Verl Emrick is a research scientist at the Conservation Management Institute at Virginia Tech.
Emrick: So when a forest is cut down, it not only releases all of the carbon dioxide maintained within the trees, the agricultural farming system that replaces it will then not be able to absorb the same amount of carbon dioxide that a forest would.
Emrick and his team have been in the Peruvian Amazon measuring and counting rainforest trees.
Emrick: The reason we are doing all of this measurement in determining the total carbon tons per acre in this forest is to help people in developed countries offset their carbon dioxide use. For instance, an airline that is continuing to operate, they’re still putting carbon dioxide into the atmosphere. However, they can calculate the amount of carbon dioxide they put out on a yearly basis and determine how much of that can be offset by supporting good forestry practices in the tropical countries and maintaining those forests in order to fix the equivalent carbon that they are putting out during their operations.

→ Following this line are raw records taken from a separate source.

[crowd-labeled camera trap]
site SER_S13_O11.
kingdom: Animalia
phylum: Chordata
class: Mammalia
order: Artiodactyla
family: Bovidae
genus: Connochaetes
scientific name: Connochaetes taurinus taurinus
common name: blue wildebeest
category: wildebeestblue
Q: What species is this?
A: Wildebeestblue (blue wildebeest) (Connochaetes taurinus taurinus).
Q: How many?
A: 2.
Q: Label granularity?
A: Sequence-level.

It’s called the carbon offset project and it gives less developed nations an economic incentive to maintain their forests intact.
Emrick: These countries can then calculate the tons of carbon maintained in their forest. Companies will then pay these local land owners in less developed countries to maintain their forest cover and it will also benefit local communities and local economies.
I’m Jim Metzner and this is the Pulse of the Planet.